Zimmerman also acquired the ballroom of Comtesse Elisabeth Greffulhe, shipped it from France to Texas, and reconstructed it on the property of Colombe d'Or. However, by 2018 he had plans to disassemble it so a skyscraper could be built on the same property.

By March 2021 the original building had been renovated by Rottet Studios. The original building now had a total of 32 hotel rooms available. Zimmerman also added a property so he could have bungalows.

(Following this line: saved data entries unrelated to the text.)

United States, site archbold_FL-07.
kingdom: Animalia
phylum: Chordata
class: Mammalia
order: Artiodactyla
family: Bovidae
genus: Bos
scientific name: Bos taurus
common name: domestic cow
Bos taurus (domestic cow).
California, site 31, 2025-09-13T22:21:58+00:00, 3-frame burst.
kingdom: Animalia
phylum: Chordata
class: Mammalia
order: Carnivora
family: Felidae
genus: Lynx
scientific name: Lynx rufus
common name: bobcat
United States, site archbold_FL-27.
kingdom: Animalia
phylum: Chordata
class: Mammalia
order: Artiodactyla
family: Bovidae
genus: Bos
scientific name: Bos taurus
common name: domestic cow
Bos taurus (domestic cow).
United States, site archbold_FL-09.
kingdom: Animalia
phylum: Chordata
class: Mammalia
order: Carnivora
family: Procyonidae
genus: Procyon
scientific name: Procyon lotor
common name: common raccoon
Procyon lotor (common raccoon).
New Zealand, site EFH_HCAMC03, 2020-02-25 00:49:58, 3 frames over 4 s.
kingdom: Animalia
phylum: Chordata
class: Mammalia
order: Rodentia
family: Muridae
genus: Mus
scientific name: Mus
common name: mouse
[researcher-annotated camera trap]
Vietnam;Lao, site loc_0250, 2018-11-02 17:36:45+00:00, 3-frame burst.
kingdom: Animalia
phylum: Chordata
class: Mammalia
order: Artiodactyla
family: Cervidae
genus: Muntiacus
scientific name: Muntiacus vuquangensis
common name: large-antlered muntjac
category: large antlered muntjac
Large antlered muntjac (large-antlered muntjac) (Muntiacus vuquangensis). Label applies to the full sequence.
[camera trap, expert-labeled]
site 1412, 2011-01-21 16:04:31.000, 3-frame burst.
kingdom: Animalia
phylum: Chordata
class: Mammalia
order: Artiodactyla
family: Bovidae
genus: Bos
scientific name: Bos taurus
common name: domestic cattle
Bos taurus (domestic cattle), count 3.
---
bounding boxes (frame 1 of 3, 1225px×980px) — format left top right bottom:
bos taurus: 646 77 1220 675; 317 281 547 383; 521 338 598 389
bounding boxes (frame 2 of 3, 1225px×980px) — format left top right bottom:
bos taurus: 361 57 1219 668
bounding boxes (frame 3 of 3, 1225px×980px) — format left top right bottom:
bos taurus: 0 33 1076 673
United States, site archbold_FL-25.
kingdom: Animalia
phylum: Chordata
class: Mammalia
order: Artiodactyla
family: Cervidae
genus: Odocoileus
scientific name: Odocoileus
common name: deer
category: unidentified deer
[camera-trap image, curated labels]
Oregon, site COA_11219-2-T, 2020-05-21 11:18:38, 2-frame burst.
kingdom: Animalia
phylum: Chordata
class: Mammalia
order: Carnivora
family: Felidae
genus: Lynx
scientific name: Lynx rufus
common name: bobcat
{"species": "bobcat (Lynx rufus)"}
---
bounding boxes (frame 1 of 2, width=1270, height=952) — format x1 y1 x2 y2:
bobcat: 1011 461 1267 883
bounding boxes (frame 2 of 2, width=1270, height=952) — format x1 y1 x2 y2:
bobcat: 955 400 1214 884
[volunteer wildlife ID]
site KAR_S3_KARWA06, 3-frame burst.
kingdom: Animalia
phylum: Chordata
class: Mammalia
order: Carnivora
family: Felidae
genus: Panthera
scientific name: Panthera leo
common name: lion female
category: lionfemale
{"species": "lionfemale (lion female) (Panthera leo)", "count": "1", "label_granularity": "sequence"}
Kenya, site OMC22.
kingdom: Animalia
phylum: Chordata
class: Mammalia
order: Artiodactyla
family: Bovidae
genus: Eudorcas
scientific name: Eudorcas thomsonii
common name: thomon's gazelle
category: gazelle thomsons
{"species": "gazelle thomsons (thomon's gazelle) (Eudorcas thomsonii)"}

In 2021 Tony Perrottet of Smithsonian Magazine labeled the La Colombe d'Or one of five "invincible hotels" in the United States.

==Composition==
The tower has mostly apartment buildings, but 18 of the rooms are hotel rooms.

Residents of the apartments are zoned to schools in the Houston Independent School District: Ella J. Baker Montessori School (formerly Woodrow Wilson School) for elementary school, Lanier Middle School, and Lamar High School.